Shigellosis (Shigella spp.)
2017 Case Definition
2017 Case Definition
Clinical Criteria
An illness of variable severity commonly manifested by diarrhea, fever, nausea, cramps, and tenesmus.
Asymptomatic infections may occur.
Laboratory Criteria For Diagnosis
Supportive laboratory evidence: Detection of Shigella spp. or Shigella/ enteroinvasive E. coli (EIEC) in a clinical specimen
using a culture-independent diagnostic testing (CIDT).

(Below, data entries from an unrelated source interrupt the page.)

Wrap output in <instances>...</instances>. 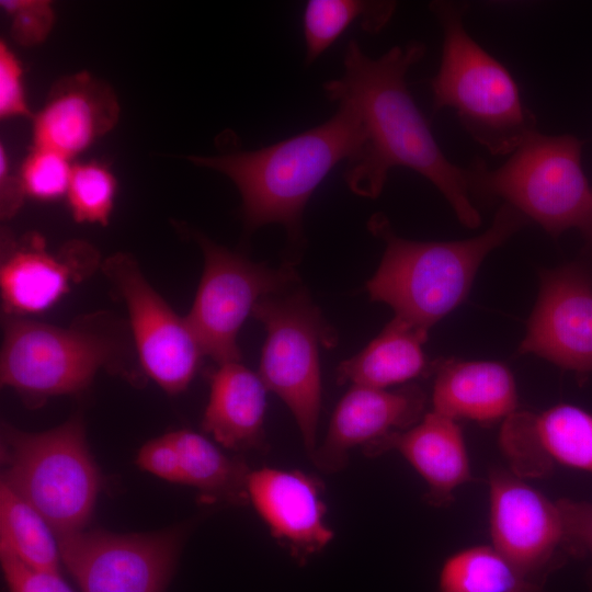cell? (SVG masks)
<instances>
[{
  "instance_id": "obj_1",
  "label": "cell",
  "mask_w": 592,
  "mask_h": 592,
  "mask_svg": "<svg viewBox=\"0 0 592 592\" xmlns=\"http://www.w3.org/2000/svg\"><path fill=\"white\" fill-rule=\"evenodd\" d=\"M424 53L418 41L377 58L367 56L355 39L346 45L342 77L323 83L329 100L353 105L363 128L361 151L343 178L353 193L376 198L391 168H409L432 182L459 221L474 229L480 215L470 198L466 168L446 158L407 88L406 75Z\"/></svg>"
},
{
  "instance_id": "obj_2",
  "label": "cell",
  "mask_w": 592,
  "mask_h": 592,
  "mask_svg": "<svg viewBox=\"0 0 592 592\" xmlns=\"http://www.w3.org/2000/svg\"><path fill=\"white\" fill-rule=\"evenodd\" d=\"M338 103L322 124L257 150L190 156L192 163L229 178L241 196L247 232L282 225L292 243L303 239V216L312 193L341 161L355 160L364 136L352 104Z\"/></svg>"
},
{
  "instance_id": "obj_3",
  "label": "cell",
  "mask_w": 592,
  "mask_h": 592,
  "mask_svg": "<svg viewBox=\"0 0 592 592\" xmlns=\"http://www.w3.org/2000/svg\"><path fill=\"white\" fill-rule=\"evenodd\" d=\"M527 221L504 203L479 236L459 241H413L398 237L387 218L376 214L368 228L386 248L366 291L372 300L389 305L395 317L429 332L466 298L483 259Z\"/></svg>"
},
{
  "instance_id": "obj_4",
  "label": "cell",
  "mask_w": 592,
  "mask_h": 592,
  "mask_svg": "<svg viewBox=\"0 0 592 592\" xmlns=\"http://www.w3.org/2000/svg\"><path fill=\"white\" fill-rule=\"evenodd\" d=\"M138 364L128 323L106 311L88 314L68 327L5 317L1 384L30 406L87 388L100 369L129 376Z\"/></svg>"
},
{
  "instance_id": "obj_5",
  "label": "cell",
  "mask_w": 592,
  "mask_h": 592,
  "mask_svg": "<svg viewBox=\"0 0 592 592\" xmlns=\"http://www.w3.org/2000/svg\"><path fill=\"white\" fill-rule=\"evenodd\" d=\"M468 4L433 1L443 30L442 59L430 80L434 111L454 109L465 130L492 155L512 153L536 130L510 71L468 34Z\"/></svg>"
},
{
  "instance_id": "obj_6",
  "label": "cell",
  "mask_w": 592,
  "mask_h": 592,
  "mask_svg": "<svg viewBox=\"0 0 592 592\" xmlns=\"http://www.w3.org/2000/svg\"><path fill=\"white\" fill-rule=\"evenodd\" d=\"M582 141L537 129L490 169L477 159L466 168L470 194L503 198L557 237L577 228L592 239V186L581 164Z\"/></svg>"
},
{
  "instance_id": "obj_7",
  "label": "cell",
  "mask_w": 592,
  "mask_h": 592,
  "mask_svg": "<svg viewBox=\"0 0 592 592\" xmlns=\"http://www.w3.org/2000/svg\"><path fill=\"white\" fill-rule=\"evenodd\" d=\"M1 437V482L36 510L56 537L83 530L94 509L100 475L81 418L36 433L4 424Z\"/></svg>"
},
{
  "instance_id": "obj_8",
  "label": "cell",
  "mask_w": 592,
  "mask_h": 592,
  "mask_svg": "<svg viewBox=\"0 0 592 592\" xmlns=\"http://www.w3.org/2000/svg\"><path fill=\"white\" fill-rule=\"evenodd\" d=\"M252 315L266 333L259 376L293 413L312 459L321 406L319 352L334 344V331L300 286L262 298Z\"/></svg>"
},
{
  "instance_id": "obj_9",
  "label": "cell",
  "mask_w": 592,
  "mask_h": 592,
  "mask_svg": "<svg viewBox=\"0 0 592 592\" xmlns=\"http://www.w3.org/2000/svg\"><path fill=\"white\" fill-rule=\"evenodd\" d=\"M204 255L195 299L185 317L203 355L220 364L240 362L237 337L255 305L264 297L297 286L293 263L280 267L249 260L198 231H192Z\"/></svg>"
},
{
  "instance_id": "obj_10",
  "label": "cell",
  "mask_w": 592,
  "mask_h": 592,
  "mask_svg": "<svg viewBox=\"0 0 592 592\" xmlns=\"http://www.w3.org/2000/svg\"><path fill=\"white\" fill-rule=\"evenodd\" d=\"M101 269L126 306L144 374L169 395L185 390L203 355L185 317L175 314L129 254L116 253Z\"/></svg>"
},
{
  "instance_id": "obj_11",
  "label": "cell",
  "mask_w": 592,
  "mask_h": 592,
  "mask_svg": "<svg viewBox=\"0 0 592 592\" xmlns=\"http://www.w3.org/2000/svg\"><path fill=\"white\" fill-rule=\"evenodd\" d=\"M181 535L179 530L150 534L81 530L57 540L61 561L82 592H163Z\"/></svg>"
},
{
  "instance_id": "obj_12",
  "label": "cell",
  "mask_w": 592,
  "mask_h": 592,
  "mask_svg": "<svg viewBox=\"0 0 592 592\" xmlns=\"http://www.w3.org/2000/svg\"><path fill=\"white\" fill-rule=\"evenodd\" d=\"M489 528L491 546L539 585L567 551L557 501L500 467L489 473Z\"/></svg>"
},
{
  "instance_id": "obj_13",
  "label": "cell",
  "mask_w": 592,
  "mask_h": 592,
  "mask_svg": "<svg viewBox=\"0 0 592 592\" xmlns=\"http://www.w3.org/2000/svg\"><path fill=\"white\" fill-rule=\"evenodd\" d=\"M3 244L0 291L5 317L48 310L102 265L96 250L84 241L67 242L54 252L41 235L26 234Z\"/></svg>"
},
{
  "instance_id": "obj_14",
  "label": "cell",
  "mask_w": 592,
  "mask_h": 592,
  "mask_svg": "<svg viewBox=\"0 0 592 592\" xmlns=\"http://www.w3.org/2000/svg\"><path fill=\"white\" fill-rule=\"evenodd\" d=\"M519 352L579 374L592 372V284L574 265L545 271Z\"/></svg>"
},
{
  "instance_id": "obj_15",
  "label": "cell",
  "mask_w": 592,
  "mask_h": 592,
  "mask_svg": "<svg viewBox=\"0 0 592 592\" xmlns=\"http://www.w3.org/2000/svg\"><path fill=\"white\" fill-rule=\"evenodd\" d=\"M247 489L271 534L299 565H306L333 538L325 523L323 486L317 477L265 467L250 471Z\"/></svg>"
},
{
  "instance_id": "obj_16",
  "label": "cell",
  "mask_w": 592,
  "mask_h": 592,
  "mask_svg": "<svg viewBox=\"0 0 592 592\" xmlns=\"http://www.w3.org/2000/svg\"><path fill=\"white\" fill-rule=\"evenodd\" d=\"M425 405V392L414 384L396 390L353 385L338 403L311 462L322 473H339L352 448L413 426Z\"/></svg>"
},
{
  "instance_id": "obj_17",
  "label": "cell",
  "mask_w": 592,
  "mask_h": 592,
  "mask_svg": "<svg viewBox=\"0 0 592 592\" xmlns=\"http://www.w3.org/2000/svg\"><path fill=\"white\" fill-rule=\"evenodd\" d=\"M499 441L511 471L522 478L543 476L554 463L592 473V414L579 407L515 411L504 420Z\"/></svg>"
},
{
  "instance_id": "obj_18",
  "label": "cell",
  "mask_w": 592,
  "mask_h": 592,
  "mask_svg": "<svg viewBox=\"0 0 592 592\" xmlns=\"http://www.w3.org/2000/svg\"><path fill=\"white\" fill-rule=\"evenodd\" d=\"M119 105L109 84L87 72L61 78L32 116V141L70 160L116 124Z\"/></svg>"
},
{
  "instance_id": "obj_19",
  "label": "cell",
  "mask_w": 592,
  "mask_h": 592,
  "mask_svg": "<svg viewBox=\"0 0 592 592\" xmlns=\"http://www.w3.org/2000/svg\"><path fill=\"white\" fill-rule=\"evenodd\" d=\"M399 452L428 485L425 500L440 506L453 492L471 480L464 436L456 420L435 411L425 413L413 426L390 433L363 446L366 456Z\"/></svg>"
},
{
  "instance_id": "obj_20",
  "label": "cell",
  "mask_w": 592,
  "mask_h": 592,
  "mask_svg": "<svg viewBox=\"0 0 592 592\" xmlns=\"http://www.w3.org/2000/svg\"><path fill=\"white\" fill-rule=\"evenodd\" d=\"M433 411L453 420L488 425L516 411V386L510 369L497 362L445 360L433 363Z\"/></svg>"
},
{
  "instance_id": "obj_21",
  "label": "cell",
  "mask_w": 592,
  "mask_h": 592,
  "mask_svg": "<svg viewBox=\"0 0 592 592\" xmlns=\"http://www.w3.org/2000/svg\"><path fill=\"white\" fill-rule=\"evenodd\" d=\"M266 387L240 362L218 365L210 376V394L203 429L235 451L267 448L264 433Z\"/></svg>"
},
{
  "instance_id": "obj_22",
  "label": "cell",
  "mask_w": 592,
  "mask_h": 592,
  "mask_svg": "<svg viewBox=\"0 0 592 592\" xmlns=\"http://www.w3.org/2000/svg\"><path fill=\"white\" fill-rule=\"evenodd\" d=\"M428 332L394 317L356 355L337 368L339 384L386 389L433 369L423 353Z\"/></svg>"
},
{
  "instance_id": "obj_23",
  "label": "cell",
  "mask_w": 592,
  "mask_h": 592,
  "mask_svg": "<svg viewBox=\"0 0 592 592\" xmlns=\"http://www.w3.org/2000/svg\"><path fill=\"white\" fill-rule=\"evenodd\" d=\"M169 434L180 454L184 485L197 488L206 501L236 505L249 502L247 482L251 470L243 460L225 455L196 432L178 430Z\"/></svg>"
},
{
  "instance_id": "obj_24",
  "label": "cell",
  "mask_w": 592,
  "mask_h": 592,
  "mask_svg": "<svg viewBox=\"0 0 592 592\" xmlns=\"http://www.w3.org/2000/svg\"><path fill=\"white\" fill-rule=\"evenodd\" d=\"M436 592H546L524 578L492 546H473L447 557Z\"/></svg>"
},
{
  "instance_id": "obj_25",
  "label": "cell",
  "mask_w": 592,
  "mask_h": 592,
  "mask_svg": "<svg viewBox=\"0 0 592 592\" xmlns=\"http://www.w3.org/2000/svg\"><path fill=\"white\" fill-rule=\"evenodd\" d=\"M396 5L394 1H307L303 13L306 65L312 64L356 21L366 32H379L391 19Z\"/></svg>"
},
{
  "instance_id": "obj_26",
  "label": "cell",
  "mask_w": 592,
  "mask_h": 592,
  "mask_svg": "<svg viewBox=\"0 0 592 592\" xmlns=\"http://www.w3.org/2000/svg\"><path fill=\"white\" fill-rule=\"evenodd\" d=\"M0 546L27 566L60 573L58 540L45 519L8 486H0Z\"/></svg>"
},
{
  "instance_id": "obj_27",
  "label": "cell",
  "mask_w": 592,
  "mask_h": 592,
  "mask_svg": "<svg viewBox=\"0 0 592 592\" xmlns=\"http://www.w3.org/2000/svg\"><path fill=\"white\" fill-rule=\"evenodd\" d=\"M117 191L112 171L98 161L73 163L66 200L78 223L106 225Z\"/></svg>"
},
{
  "instance_id": "obj_28",
  "label": "cell",
  "mask_w": 592,
  "mask_h": 592,
  "mask_svg": "<svg viewBox=\"0 0 592 592\" xmlns=\"http://www.w3.org/2000/svg\"><path fill=\"white\" fill-rule=\"evenodd\" d=\"M73 163L48 149L32 147L18 172L25 197L53 202L66 197Z\"/></svg>"
},
{
  "instance_id": "obj_29",
  "label": "cell",
  "mask_w": 592,
  "mask_h": 592,
  "mask_svg": "<svg viewBox=\"0 0 592 592\" xmlns=\"http://www.w3.org/2000/svg\"><path fill=\"white\" fill-rule=\"evenodd\" d=\"M1 8L11 21L13 39L23 46L44 42L54 25L55 12L45 0H2Z\"/></svg>"
},
{
  "instance_id": "obj_30",
  "label": "cell",
  "mask_w": 592,
  "mask_h": 592,
  "mask_svg": "<svg viewBox=\"0 0 592 592\" xmlns=\"http://www.w3.org/2000/svg\"><path fill=\"white\" fill-rule=\"evenodd\" d=\"M33 116L30 112L24 82L23 68L8 43L0 41V117L10 119Z\"/></svg>"
},
{
  "instance_id": "obj_31",
  "label": "cell",
  "mask_w": 592,
  "mask_h": 592,
  "mask_svg": "<svg viewBox=\"0 0 592 592\" xmlns=\"http://www.w3.org/2000/svg\"><path fill=\"white\" fill-rule=\"evenodd\" d=\"M1 567L10 592H73L60 573L34 569L0 546Z\"/></svg>"
},
{
  "instance_id": "obj_32",
  "label": "cell",
  "mask_w": 592,
  "mask_h": 592,
  "mask_svg": "<svg viewBox=\"0 0 592 592\" xmlns=\"http://www.w3.org/2000/svg\"><path fill=\"white\" fill-rule=\"evenodd\" d=\"M557 504L562 519L567 551L574 555L588 553L592 558V502L560 499ZM590 590L592 592V567Z\"/></svg>"
},
{
  "instance_id": "obj_33",
  "label": "cell",
  "mask_w": 592,
  "mask_h": 592,
  "mask_svg": "<svg viewBox=\"0 0 592 592\" xmlns=\"http://www.w3.org/2000/svg\"><path fill=\"white\" fill-rule=\"evenodd\" d=\"M137 465L161 479L183 483L180 454L169 433L147 442L138 453Z\"/></svg>"
},
{
  "instance_id": "obj_34",
  "label": "cell",
  "mask_w": 592,
  "mask_h": 592,
  "mask_svg": "<svg viewBox=\"0 0 592 592\" xmlns=\"http://www.w3.org/2000/svg\"><path fill=\"white\" fill-rule=\"evenodd\" d=\"M25 194L19 178L10 170L8 152L0 146V208L1 217L10 218L22 206Z\"/></svg>"
}]
</instances>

Confirmatory laboratory evidence: Isolation of Shigella spp. from a clinical specimen.
Epidemiologic Linkage
A clinically compatible case that is epidemiologically linked to a case that meets the supportive or confirmatory
laboratory criteria for diagnosis.
Criteria to Distinguish a New Case from an Existing Case
A case should not be counted as a new case if laboratory results were reported within 90 days of a previously reported
infection in the same individual.
When two or more different serotypes are identified in one or more specimens from the same individual, each should be
reported as a separate case.
Case Classification
Probable
- A case that meets the supportive laboratory criteria for diagnosis; OR
- A clinically compatible case that is epidemiologically linked to a case that meets the supportive or confirmatory laboratory criteria for diagnosis.
Confirmed
A case that meets the confirmed laboratory criteria for diagnosis.
Comments
The use of CIDTs as stand-alone tests for the direct detection of Shigella/EIEC in stool is increasing. EIEC is genetically very similar to Shigella and will be detected in CIDTs that detect Shigella. Specific performance characteristics such as sensitivity, specificity, and positive predictive value of these assays likely depend on the manufacturer and are currently unknown. It is therefore useful to collect information on the type(s) of testing performed for reported shigellosis cases. When a specimen is positive using a CIDT, it is also helpful to collect information on all culture results for the specimen, even if those results are negative.
Culture confirmation of CIDT-positive specimens is ideal, although it might not be practical in all instances. State and local public health agencies should make efforts to encourage reflexive culturing by clinical laboratories that adopt culture-independent methods, should facilitate submission of isolates/clinical material to state public health laboratories, and should be prepared to perform reflexive culture when not performed at the clinical laboratory. Isolates are currently necessary for molecular typing (PFGE and whole genome sequencing) that are essential for outbreak detection and for antimicrobial susceptibility testing, which is increasingly important because of substantial multidrug resistance among Shigella.